Treatment for addiction, depression and post-traumatic stress are among the targets of research into psilocybin, the psychoactive ingredient found in so-called “magic” mushrooms. Learn how the Madison-based Usona Institute is a part of a worldwide research trend by attending the 10 a.m., August 24 webinar hosted by the Wisconsin Technology Council.
The webinar is the latest in the Tech Council Innovation Network’s continuing webinar series, “Crossing the Coronavirus Chasm.” Tech Council Innovation Network and Investor Networks members may register at no charge; the price for non-members is $20 for general admission and $10 for students and returning veterans.
Counter-culture excesses of the 1960s led to psychedelic therapy research being outlawed in the United States for decades, but respected medical institutions such as Johns Hopkins University, New York University, the University of California-Los Angeles and London’s Imperial College have all conducted clinical trials of late for therapies derived from psilocybin.
The Usona Institute was founded in 2014 by Bill Linton, chief executive officer and founder of Fitchburg-based Promega, to study the therapeutic effects of psilocybin.
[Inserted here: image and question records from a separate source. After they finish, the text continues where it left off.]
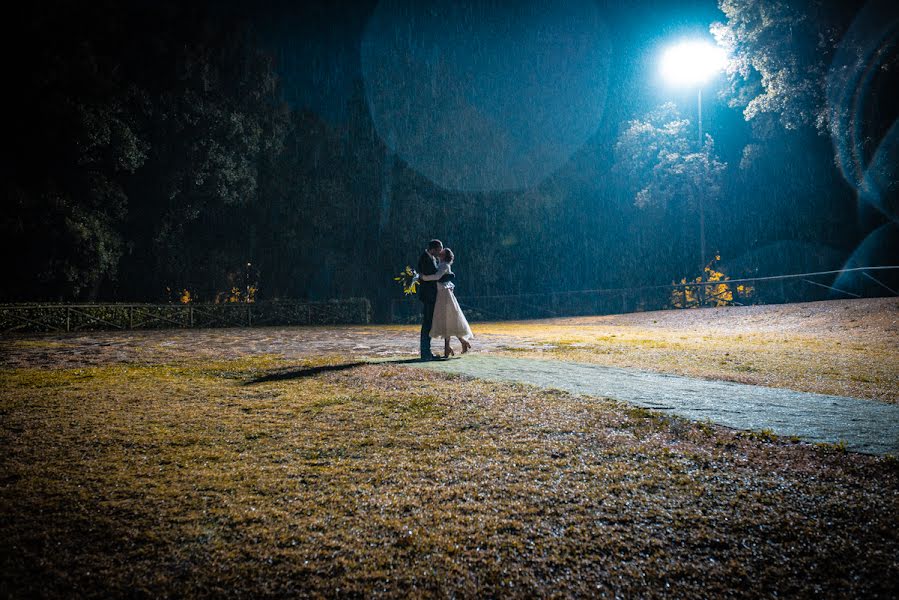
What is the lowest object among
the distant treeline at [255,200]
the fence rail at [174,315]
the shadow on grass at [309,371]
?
the shadow on grass at [309,371]

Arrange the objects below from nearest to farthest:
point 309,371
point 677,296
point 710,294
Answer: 1. point 309,371
2. point 710,294
3. point 677,296

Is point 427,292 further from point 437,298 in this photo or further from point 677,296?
point 677,296

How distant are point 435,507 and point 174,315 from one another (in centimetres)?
2121

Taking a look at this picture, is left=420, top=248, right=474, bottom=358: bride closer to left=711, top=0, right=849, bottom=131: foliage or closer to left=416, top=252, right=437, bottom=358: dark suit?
left=416, top=252, right=437, bottom=358: dark suit

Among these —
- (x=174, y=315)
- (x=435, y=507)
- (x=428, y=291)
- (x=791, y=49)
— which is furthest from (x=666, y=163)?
(x=435, y=507)

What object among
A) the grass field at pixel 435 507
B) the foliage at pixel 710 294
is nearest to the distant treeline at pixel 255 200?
the foliage at pixel 710 294

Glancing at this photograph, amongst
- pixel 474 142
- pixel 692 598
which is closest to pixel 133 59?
pixel 474 142

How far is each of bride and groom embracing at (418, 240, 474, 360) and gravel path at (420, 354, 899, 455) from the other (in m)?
1.42

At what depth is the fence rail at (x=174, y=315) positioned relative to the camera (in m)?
17.0

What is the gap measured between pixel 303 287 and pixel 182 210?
7.94m

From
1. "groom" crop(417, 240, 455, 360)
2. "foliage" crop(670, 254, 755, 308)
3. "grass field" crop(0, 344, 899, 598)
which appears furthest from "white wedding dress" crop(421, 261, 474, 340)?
"foliage" crop(670, 254, 755, 308)

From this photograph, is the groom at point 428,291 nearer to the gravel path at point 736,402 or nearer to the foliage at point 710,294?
the gravel path at point 736,402

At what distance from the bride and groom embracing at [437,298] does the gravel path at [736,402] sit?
1425 mm

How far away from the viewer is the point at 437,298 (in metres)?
8.71
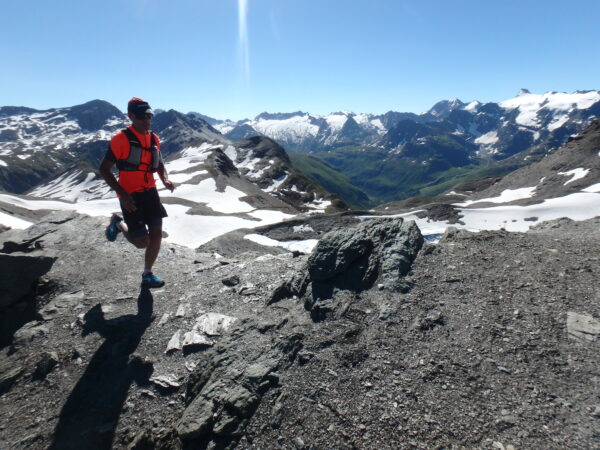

In 2019, Usona Institute received breakthrough therapy designation from the U.S. Food and Drug Administration.
Providing an overview of Usona’s work will be Tura Patterson, senior director of strategic partnerships, and Dr. Chuck Raison, Usona’s director of clinical and translational research and a UW-Madison psychiatrist.
“We’ll hear how derivatives of psilocybin, combined with psychotherapy, are producing clinical results that have already prompted a surge of investments and may soon lead to FDA-approved therapies,” said Tom Still, president of the Wisconsin Technology Council.